* [Instructions to follow] Could you express the part of the records that opens with the line containing "From the alternatives" and runs through the end of the records as a Markdown table with the columns Row and Line? Put a row number and one line in each row, and leave out blank lines.

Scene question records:
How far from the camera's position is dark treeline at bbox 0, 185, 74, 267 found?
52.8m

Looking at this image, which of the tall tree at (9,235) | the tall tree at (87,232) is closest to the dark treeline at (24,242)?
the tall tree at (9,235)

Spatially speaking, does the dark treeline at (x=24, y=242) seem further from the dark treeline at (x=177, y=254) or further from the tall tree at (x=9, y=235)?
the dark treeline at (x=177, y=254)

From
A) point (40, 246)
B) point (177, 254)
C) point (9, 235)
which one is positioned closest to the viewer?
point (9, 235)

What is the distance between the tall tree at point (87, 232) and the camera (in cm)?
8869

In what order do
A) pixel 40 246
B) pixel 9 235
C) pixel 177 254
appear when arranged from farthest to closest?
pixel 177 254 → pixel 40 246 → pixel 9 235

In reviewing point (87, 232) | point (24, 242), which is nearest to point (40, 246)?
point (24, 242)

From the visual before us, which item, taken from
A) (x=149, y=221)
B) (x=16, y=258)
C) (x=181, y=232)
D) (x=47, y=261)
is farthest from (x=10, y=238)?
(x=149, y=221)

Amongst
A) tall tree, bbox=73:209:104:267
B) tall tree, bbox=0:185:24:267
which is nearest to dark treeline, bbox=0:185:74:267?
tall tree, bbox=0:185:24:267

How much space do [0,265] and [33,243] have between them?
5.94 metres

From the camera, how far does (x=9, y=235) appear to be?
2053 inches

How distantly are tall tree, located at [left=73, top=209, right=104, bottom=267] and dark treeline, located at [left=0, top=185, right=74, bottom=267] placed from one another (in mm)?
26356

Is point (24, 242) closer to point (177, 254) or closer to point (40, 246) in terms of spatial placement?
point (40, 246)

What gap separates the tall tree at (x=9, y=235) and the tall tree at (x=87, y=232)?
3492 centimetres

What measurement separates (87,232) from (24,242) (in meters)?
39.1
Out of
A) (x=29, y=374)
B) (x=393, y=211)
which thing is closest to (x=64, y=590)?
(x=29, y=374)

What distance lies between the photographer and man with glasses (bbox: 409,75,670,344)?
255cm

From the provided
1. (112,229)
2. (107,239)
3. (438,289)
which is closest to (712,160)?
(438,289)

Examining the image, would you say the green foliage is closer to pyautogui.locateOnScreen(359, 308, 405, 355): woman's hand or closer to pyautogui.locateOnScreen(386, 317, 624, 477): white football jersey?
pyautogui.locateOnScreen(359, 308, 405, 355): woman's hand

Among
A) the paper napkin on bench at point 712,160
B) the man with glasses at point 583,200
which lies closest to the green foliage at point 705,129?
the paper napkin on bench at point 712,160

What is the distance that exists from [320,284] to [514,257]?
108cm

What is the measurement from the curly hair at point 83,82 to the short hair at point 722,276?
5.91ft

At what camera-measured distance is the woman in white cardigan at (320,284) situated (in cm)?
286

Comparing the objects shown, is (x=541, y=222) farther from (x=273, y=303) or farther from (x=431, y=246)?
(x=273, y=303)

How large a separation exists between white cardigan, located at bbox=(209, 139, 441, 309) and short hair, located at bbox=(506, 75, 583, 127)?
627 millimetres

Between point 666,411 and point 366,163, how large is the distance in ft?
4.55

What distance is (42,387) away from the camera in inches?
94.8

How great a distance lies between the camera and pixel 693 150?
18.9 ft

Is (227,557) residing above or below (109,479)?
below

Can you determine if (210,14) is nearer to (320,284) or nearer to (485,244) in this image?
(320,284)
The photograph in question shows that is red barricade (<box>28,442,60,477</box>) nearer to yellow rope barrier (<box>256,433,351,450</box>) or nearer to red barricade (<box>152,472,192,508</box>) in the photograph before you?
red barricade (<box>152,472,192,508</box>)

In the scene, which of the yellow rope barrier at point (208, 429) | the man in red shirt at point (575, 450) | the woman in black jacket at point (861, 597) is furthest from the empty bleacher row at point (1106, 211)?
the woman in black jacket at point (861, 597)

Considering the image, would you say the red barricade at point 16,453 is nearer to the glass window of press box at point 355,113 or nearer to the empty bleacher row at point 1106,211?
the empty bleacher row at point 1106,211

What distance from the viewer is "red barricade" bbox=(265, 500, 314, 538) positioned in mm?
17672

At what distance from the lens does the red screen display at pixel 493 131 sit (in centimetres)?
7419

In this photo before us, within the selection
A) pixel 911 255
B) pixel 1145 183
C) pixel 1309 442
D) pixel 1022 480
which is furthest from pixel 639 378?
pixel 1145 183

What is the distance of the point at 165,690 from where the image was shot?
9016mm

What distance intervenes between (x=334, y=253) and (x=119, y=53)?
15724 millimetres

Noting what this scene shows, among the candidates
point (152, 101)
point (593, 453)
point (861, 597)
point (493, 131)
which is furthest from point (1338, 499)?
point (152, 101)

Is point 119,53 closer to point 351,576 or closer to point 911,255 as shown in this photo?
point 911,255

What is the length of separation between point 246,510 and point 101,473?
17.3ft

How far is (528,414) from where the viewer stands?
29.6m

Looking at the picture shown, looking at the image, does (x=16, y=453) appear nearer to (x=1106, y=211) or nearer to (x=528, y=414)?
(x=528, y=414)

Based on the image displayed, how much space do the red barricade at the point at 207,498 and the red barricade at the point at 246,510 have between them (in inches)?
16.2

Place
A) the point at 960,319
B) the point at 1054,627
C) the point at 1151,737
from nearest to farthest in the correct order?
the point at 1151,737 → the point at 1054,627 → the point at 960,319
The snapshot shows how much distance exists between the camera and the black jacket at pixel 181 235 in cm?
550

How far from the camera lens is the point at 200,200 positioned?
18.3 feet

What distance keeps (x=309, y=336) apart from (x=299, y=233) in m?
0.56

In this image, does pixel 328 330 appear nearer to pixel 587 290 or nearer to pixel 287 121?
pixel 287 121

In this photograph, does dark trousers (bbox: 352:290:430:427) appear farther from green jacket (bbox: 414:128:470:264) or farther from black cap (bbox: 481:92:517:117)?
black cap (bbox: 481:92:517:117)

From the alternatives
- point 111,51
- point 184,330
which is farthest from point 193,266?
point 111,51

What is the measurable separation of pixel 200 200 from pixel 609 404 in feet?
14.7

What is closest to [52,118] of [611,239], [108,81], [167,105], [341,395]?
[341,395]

* [Expected answer]
| Row | Line |
|---|---|
| 1 | From the alternatives |
| 2 | - point 111,51 |
| 3 | - point 184,330 |
| 4 | which is farthest from point 193,266? |
| 5 | point 111,51 |
| 6 | What is the measurable separation of pixel 200 200 from pixel 609 404 in feet? |
| 7 | 14.7 |
| 8 | What is closest to [52,118] of [611,239], [108,81], [167,105], [341,395]? |
| 9 | [341,395] |